Regarding Logic's Compressor, Tedness writes:
> One thing I didn't get ... is how the auto release functions in relation to the manual release setting...
With manual Release the compressor releases (stops compressing) at the set Release rate; with an auto-release the actual Release time is dependent on the audio signal, and so it varies with the audio—in the case of the Logic Compressor, apparently varying around the manual Release setting.
Auto-release was often a feature inherent in the design of many older (vintage) compressors, due to the circuitry that controlled gain reduction. Probably the best-known example is the Teletronix LA-2A—the hardware unit that inspired the Vintage Opto model in Logic's Compressor—which employed a light-based circuit to control compression. That circuit didn't offer manual control of the attack or release; those rates were based on the response of the optical circuit—the electro-luminescent panel and optical attenuator—that determine the LA-2A's compression response. This kind of audio-based response is referred to as program-dependent, and it's a feature of many classic compressors.
In the case of the LA-2A, the auto-release time is on the longer side, and is a staged response—faster at first, then slowing down, with the exact rate/response based on the audio signal. It's kind of like having the compressor optimize its response based on the particular audio signal, and this program-dependent response is generally acknowledged to be a significant component of the "smoothness" the LA-2A is known for.

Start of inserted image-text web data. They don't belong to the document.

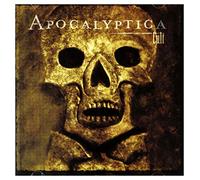 Apocalyptica - Cult [Import]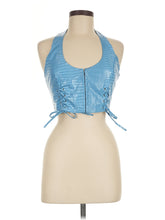 1 size - 6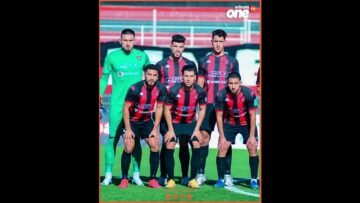خاص: [ID: rr68LdJjDJ8] Youtube Automatic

A compressor may have a program-dependent release but still provide a manual Release control—in some cases the actual response may be based around the manual settings, but still vary with the audio signal, while in others enabling auto-release may override any manual controls, for a completely automatic release behavior. Logic's Compressor models all seem to take the former approach—the auto-response appears to vary based around the manual setting of the Release control, even if the original had no such control. If the Logic Compressor offers a manual control that wasn’t present on the original—like the Vintage Opto model—for more classic release behavior I’d set it at something close to the nominal release rate of the original—maybe around a second or so for the Opto model—and fine-tune by ear.
Generally, if you're looking for smoothness and transparency, enabling auto-release would probably be a good choice, while if you were going for more of a compression "effect"—like deliberate pumping to fatten up drums—then you might be able to dial up a more pronounced effect with auto-release off. With Logic's Compressor, since the controls often exceed the range of the controls on the original units being modeled, a little experimentation would be in order.